Höttges w wywiadzie i na konferencji ostrzegał przede wszystkim przed tym, aby aktualne problemy (wojna, inflacja, pandemia) nie wstrzymywały procesu innowacji i planowania długoterminowego. Istnieją trzy horyzonty czasowe: 1-3 kwartały, 1-3 lata, ponad trzy lata i szczególnie w sytuacjach kryzysowych ważne jest, aby nie zapomnieć o trzecim horyzoncie.

Według Höttgesa, dobrobyt Niemiec uśpił nieco dawny dynamizm tego kraju, a innowacje to aktualnie jedyna droga do suwerenności. Szef DT przypomina, że średni wiek firm w Dow Jones to 41 lat. W niemieckim DAX to 98 lat. Symboliczna etykieta Made in Germany ma coraz mniejsze znaczenie, a proces cyfryzacji państwa jest zatrzymywany przez nieudolną administrację. Höttges twierdzi, że cyfrowe usługi publiczne lepiej działają w Grecji niż w Niemczech. Szef DT apeluje o natychmiastowe zwiększenie niemieckich wydatków na cyfryzację i innowacje. Brakuje też dużych inwestycji w kolej, drogi i lotniska.
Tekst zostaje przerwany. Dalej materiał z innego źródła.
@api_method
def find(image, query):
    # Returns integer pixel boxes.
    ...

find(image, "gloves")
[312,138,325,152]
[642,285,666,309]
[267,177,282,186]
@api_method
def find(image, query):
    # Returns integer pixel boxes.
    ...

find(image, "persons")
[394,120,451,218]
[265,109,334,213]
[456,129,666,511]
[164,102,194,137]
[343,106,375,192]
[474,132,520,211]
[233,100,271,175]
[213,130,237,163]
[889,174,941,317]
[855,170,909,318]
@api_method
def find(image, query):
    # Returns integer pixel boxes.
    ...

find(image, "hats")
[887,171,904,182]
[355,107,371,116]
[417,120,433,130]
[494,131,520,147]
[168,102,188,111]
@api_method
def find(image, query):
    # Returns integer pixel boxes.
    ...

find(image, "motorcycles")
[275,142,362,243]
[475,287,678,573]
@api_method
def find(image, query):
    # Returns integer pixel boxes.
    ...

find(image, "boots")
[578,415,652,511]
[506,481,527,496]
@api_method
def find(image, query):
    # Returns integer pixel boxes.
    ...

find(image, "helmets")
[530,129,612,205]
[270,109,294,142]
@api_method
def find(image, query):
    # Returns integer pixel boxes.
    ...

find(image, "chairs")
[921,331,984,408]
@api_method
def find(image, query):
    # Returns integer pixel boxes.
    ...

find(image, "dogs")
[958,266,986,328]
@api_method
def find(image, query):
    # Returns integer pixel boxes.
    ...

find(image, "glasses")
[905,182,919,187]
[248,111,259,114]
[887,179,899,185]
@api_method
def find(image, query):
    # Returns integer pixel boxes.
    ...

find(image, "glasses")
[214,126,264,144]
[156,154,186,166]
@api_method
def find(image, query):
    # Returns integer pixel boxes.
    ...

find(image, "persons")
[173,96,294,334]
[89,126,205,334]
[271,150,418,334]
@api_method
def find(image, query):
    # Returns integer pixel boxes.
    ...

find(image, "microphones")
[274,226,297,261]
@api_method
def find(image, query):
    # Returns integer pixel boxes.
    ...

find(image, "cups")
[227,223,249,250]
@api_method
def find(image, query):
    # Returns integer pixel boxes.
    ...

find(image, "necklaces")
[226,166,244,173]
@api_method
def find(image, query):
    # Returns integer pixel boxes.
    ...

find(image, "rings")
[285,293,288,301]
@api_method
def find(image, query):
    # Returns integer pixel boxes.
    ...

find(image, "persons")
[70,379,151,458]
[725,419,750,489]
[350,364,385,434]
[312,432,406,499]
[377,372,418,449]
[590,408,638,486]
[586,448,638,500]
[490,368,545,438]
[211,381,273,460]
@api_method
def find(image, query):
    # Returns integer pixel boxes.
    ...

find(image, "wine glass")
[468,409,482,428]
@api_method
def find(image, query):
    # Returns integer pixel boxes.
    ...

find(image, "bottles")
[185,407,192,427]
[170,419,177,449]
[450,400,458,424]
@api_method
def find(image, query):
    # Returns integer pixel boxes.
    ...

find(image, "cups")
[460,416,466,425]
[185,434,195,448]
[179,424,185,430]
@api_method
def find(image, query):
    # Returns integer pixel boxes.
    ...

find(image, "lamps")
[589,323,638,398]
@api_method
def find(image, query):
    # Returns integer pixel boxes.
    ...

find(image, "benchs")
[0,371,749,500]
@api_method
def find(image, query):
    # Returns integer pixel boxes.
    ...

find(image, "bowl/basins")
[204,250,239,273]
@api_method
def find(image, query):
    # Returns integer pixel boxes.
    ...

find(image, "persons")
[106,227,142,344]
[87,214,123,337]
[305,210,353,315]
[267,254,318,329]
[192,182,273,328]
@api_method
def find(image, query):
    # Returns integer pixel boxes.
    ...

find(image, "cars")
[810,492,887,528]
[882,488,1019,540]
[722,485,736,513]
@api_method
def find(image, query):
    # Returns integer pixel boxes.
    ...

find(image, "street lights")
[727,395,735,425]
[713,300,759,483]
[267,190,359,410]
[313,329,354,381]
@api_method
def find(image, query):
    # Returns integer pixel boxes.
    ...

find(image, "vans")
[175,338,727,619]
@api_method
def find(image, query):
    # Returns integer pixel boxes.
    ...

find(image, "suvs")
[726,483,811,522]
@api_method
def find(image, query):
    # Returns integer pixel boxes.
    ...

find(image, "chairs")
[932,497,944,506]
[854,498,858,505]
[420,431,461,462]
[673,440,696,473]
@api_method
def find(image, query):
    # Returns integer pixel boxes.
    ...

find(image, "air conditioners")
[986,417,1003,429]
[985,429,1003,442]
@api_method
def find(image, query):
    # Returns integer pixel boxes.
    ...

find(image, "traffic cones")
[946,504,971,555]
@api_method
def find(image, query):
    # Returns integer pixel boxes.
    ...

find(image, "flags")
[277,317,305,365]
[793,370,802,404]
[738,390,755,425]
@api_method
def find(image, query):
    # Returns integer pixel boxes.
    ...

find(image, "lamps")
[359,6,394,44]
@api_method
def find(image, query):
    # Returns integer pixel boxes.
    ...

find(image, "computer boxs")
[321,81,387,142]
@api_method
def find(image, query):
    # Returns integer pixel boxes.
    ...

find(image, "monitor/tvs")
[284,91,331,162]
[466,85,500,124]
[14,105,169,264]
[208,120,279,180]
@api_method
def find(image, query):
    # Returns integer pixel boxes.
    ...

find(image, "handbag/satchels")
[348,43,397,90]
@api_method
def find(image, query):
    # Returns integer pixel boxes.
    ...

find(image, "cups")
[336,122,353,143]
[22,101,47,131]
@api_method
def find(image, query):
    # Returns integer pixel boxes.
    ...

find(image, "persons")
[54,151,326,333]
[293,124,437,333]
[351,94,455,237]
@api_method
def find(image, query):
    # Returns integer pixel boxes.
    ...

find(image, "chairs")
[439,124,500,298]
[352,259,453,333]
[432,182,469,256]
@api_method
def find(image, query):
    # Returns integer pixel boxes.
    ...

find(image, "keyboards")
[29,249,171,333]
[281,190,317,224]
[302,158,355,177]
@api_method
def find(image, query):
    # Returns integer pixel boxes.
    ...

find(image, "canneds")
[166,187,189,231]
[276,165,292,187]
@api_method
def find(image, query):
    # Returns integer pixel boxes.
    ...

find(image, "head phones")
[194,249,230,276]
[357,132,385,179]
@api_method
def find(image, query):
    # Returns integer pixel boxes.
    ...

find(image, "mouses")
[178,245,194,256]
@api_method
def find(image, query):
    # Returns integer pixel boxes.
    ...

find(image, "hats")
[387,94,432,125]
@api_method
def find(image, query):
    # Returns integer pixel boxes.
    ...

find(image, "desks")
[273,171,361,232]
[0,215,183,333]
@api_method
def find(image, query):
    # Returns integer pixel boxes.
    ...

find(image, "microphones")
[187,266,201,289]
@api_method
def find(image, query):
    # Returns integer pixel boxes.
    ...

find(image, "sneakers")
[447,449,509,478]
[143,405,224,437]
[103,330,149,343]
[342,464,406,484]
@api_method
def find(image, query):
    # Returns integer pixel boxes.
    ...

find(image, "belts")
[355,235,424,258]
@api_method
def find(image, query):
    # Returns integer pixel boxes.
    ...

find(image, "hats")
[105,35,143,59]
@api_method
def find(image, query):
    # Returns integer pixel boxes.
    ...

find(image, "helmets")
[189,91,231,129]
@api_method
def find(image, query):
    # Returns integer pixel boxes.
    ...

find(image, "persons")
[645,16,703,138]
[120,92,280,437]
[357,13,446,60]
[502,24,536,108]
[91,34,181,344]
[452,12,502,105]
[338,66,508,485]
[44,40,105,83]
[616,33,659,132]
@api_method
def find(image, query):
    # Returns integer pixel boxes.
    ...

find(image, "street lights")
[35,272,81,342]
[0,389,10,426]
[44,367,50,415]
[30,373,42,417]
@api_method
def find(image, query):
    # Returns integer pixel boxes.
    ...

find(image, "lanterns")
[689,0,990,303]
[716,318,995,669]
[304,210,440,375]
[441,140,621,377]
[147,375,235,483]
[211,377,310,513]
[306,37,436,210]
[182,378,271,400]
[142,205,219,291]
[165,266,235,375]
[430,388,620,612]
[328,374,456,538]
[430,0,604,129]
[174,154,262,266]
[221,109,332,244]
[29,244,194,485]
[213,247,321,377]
Höttges w wywiadzie apelował także do władz o lepsze prawo, które pozwoli szybciej i łatwiej stawiać nowe nadajniki (podobne problemy mają polscy operatorzy). Według szefa DT, Niemcy mają najbardziej uciążliwe procedury dawania zezwoleń na budowę nadajników. Timotheus Höttges jest też zwolennikiem pracy w biurach i mocno zaapelował do swoich pracowników: wracajcie do biur. Höttges obiecał w wywiadzie klientom, że jego firma nie podwyższy cen – nie będzie motorem inflacji, a ceny usług będą stabilne.